Quelques mots sur les méthodes d’apprentissage du sommeil

Les différentes approches

Il existe différentes méthodes pour aider bébé à apprendre à s’endormir, allant du respect total des pleurs (méthode Ferber dans sa version originale, peu recommandée) à des approches très progressives avec présence parentale constante. Entre les deux, des approches intermédiaires permettent un apprentissage progressif tout en maintenant le réconfort parental.

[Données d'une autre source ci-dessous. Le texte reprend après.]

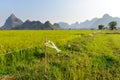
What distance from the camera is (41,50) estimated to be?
10.8 meters

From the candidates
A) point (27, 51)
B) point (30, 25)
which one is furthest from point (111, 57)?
point (30, 25)

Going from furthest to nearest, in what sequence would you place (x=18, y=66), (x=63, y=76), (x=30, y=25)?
(x=30, y=25), (x=18, y=66), (x=63, y=76)

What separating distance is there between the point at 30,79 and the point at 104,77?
97.2 inches

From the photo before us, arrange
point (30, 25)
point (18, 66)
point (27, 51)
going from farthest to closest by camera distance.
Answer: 1. point (30, 25)
2. point (27, 51)
3. point (18, 66)

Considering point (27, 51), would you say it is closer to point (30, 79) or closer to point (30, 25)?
point (30, 79)

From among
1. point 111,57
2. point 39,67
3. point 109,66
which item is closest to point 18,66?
point 39,67

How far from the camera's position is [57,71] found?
728cm

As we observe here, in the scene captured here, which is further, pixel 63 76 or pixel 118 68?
pixel 118 68

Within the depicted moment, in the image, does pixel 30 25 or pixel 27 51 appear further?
pixel 30 25

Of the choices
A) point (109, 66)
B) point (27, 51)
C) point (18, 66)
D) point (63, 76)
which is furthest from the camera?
point (27, 51)

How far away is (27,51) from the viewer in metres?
10.2

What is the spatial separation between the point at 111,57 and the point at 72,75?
3786 mm

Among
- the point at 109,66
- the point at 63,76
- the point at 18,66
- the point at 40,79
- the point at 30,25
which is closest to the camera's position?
the point at 40,79

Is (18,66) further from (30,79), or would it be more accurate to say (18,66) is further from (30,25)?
(30,25)
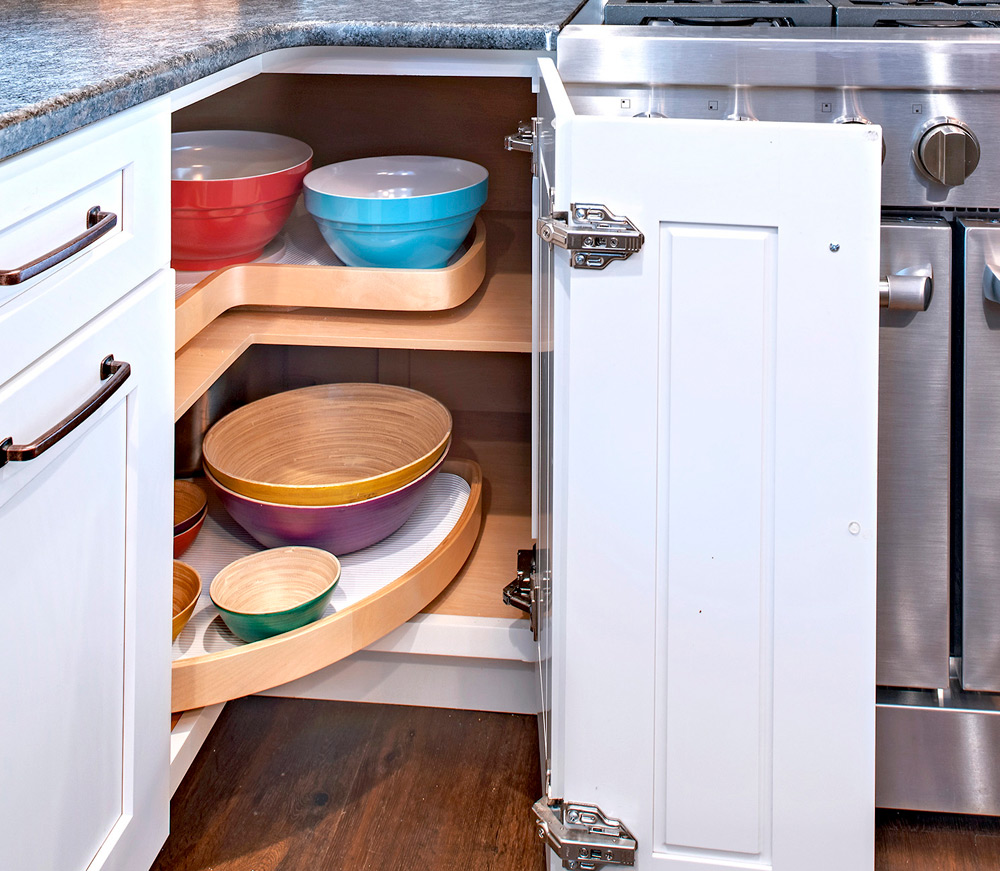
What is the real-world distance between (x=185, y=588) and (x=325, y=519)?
0.67 ft

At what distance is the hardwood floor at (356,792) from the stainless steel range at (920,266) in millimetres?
490

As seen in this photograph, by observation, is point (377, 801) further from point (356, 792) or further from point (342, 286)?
point (342, 286)

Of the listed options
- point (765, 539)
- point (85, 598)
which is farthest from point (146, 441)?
point (765, 539)

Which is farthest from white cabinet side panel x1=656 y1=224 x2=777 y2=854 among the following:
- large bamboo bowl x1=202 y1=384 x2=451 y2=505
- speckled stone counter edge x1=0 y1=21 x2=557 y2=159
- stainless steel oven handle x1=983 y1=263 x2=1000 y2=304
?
large bamboo bowl x1=202 y1=384 x2=451 y2=505

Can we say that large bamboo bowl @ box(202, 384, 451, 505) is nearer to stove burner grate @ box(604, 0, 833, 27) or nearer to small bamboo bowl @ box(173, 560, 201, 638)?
small bamboo bowl @ box(173, 560, 201, 638)

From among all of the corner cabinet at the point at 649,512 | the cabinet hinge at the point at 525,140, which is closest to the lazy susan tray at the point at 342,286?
the cabinet hinge at the point at 525,140

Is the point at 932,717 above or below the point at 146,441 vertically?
below

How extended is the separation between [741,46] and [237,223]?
0.70 metres

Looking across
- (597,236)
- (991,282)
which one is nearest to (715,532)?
(597,236)

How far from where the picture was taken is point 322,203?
1.37 meters

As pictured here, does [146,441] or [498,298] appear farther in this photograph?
[498,298]

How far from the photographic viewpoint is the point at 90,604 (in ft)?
2.85

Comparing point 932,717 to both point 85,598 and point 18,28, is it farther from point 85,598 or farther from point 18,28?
point 18,28

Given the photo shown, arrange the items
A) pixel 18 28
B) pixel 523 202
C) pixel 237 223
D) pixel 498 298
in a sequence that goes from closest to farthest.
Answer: pixel 18 28
pixel 237 223
pixel 498 298
pixel 523 202
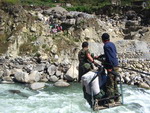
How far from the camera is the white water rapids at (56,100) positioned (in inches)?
466

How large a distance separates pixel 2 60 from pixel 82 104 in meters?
10.4

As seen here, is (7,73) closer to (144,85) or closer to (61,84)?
(61,84)

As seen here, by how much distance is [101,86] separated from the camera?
691 cm

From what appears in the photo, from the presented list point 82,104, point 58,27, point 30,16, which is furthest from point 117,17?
point 82,104

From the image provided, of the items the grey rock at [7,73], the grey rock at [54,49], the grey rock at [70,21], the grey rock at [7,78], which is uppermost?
the grey rock at [70,21]

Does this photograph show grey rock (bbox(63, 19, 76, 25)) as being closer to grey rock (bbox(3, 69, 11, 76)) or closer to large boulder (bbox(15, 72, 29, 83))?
grey rock (bbox(3, 69, 11, 76))

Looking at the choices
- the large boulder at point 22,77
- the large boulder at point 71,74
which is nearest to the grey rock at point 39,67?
the large boulder at point 22,77

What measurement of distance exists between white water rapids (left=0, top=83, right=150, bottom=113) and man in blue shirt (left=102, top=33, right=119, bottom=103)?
5.03 meters

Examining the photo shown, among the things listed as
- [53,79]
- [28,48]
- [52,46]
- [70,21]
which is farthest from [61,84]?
[70,21]

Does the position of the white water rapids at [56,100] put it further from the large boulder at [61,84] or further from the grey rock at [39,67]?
the grey rock at [39,67]

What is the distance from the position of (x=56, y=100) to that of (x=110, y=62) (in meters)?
7.36

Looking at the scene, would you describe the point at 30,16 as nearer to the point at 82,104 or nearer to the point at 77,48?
the point at 77,48

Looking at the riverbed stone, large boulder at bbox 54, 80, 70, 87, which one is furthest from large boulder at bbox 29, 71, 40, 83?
the riverbed stone

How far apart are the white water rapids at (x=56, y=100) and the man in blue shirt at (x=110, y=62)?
16.5 feet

Aucune méthode n’est universelle. Ce qui fonctionne pour une famille peut ne pas convenir à une autre. La clé est de choisir une approche qui respecte votre enfant, votre sensibilité et votre cohérence.

Avant de tout changer

Avant de vous lancer dans un apprentissage du sommeil, assurez-vous que bébé a au moins 6 mois (capacités neurologiques suffisantes), qu’il n’est pas en période de régression ou de maladie, que ses besoins fondamentaux sont couverts (alimentation, soins, attachement), et que vous êtes en état de maintenir une approche cohérente sur plusieurs jours.


Le sommeil de bébé est un voyage long et parfois semé d’embûches. Soyez indulgents envers vous-mêmes : les nuits difficiles font partie de l’aventure parentale. Surveillez la croissance de votre bébé grâce à notre outil courbe de croissance, un bon indicateur que tout va bien malgré les nuits agitées.

Questions fréquentes

À quel âge bébé fait-il ses nuits ?

Il n'existe pas d'âge universel. La plupart des bébés commencent à avoir des nuits de 5 à 6 heures consécutives entre 3 et 6 mois, mais beaucoup continuent à se réveiller la nuit jusqu'à 12, 18 mois voire plus. C'est tout à fait normal. Les réveils nocturnes sont physiologiques chez les nourrissons. Vers 6 mois, certains bébés sont capables de se rendormir seuls si on leur en laisse l'opportunité.

Qu'est-ce qu'une régression du sommeil ?

Une régression du sommeil est une période de quelques jours à quelques semaines où un bébé qui dormait bien se met soudainement à moins bien dormir : réveils plus fréquents, difficultés d'endormissement, siestes courtes. Ces régressions surviennent souvent lors de poussées développementales (vers 4 mois, 8-10 mois, 12 mois, 18 mois). Elles sont temporaires et signalent que le cerveau de bébé est en plein travail.

Mon bébé doit-il dormir dans ma chambre ?

Les recommandations actuelles de la Haute Autorité de Santé (HAS) préconisent que bébé dorme dans la chambre des parents, mais dans son propre lit (lit cododo séparé ou berceau), pendant au moins les 6 premiers mois. Cette pratique réduit le risque de mort inattendue du nourrisson (MIN). Le partage du lit (cosleeping) avec un bébé dans le lit parental n'est pas recommandé.

Comment mettre en place une routine du soir ?

Une routine du soir simple et répétée aide bébé à comprendre que le sommeil arrive. Dès 6-8 semaines, vous pouvez instaurer une séquence d'environ 20 à 30 minutes : bain, massage, allaitement ou biberon, chanson ou histoire, mise au lit. La régularité et la prévisibilité sont les clés. Un bébé rassuré et dont les besoins sont satisfaits s'endort plus facilement.

Que faire lors d'une régression du sommeil ?

Lors d'une régression, maintenez vos routines habituelles, répondez aux besoins de bébé avec bienveillance et patience, et rassurez-vous : c'est temporaire. Évitez d'introduire des nouvelles habitudes dont vous aurez du mal à vous défaire (prendre bébé dans le lit si ce n'était pas votre pratique, etc.). Augmentez temporairement le soutien à l'endormissement et réduisez progressivement une fois la phase passée.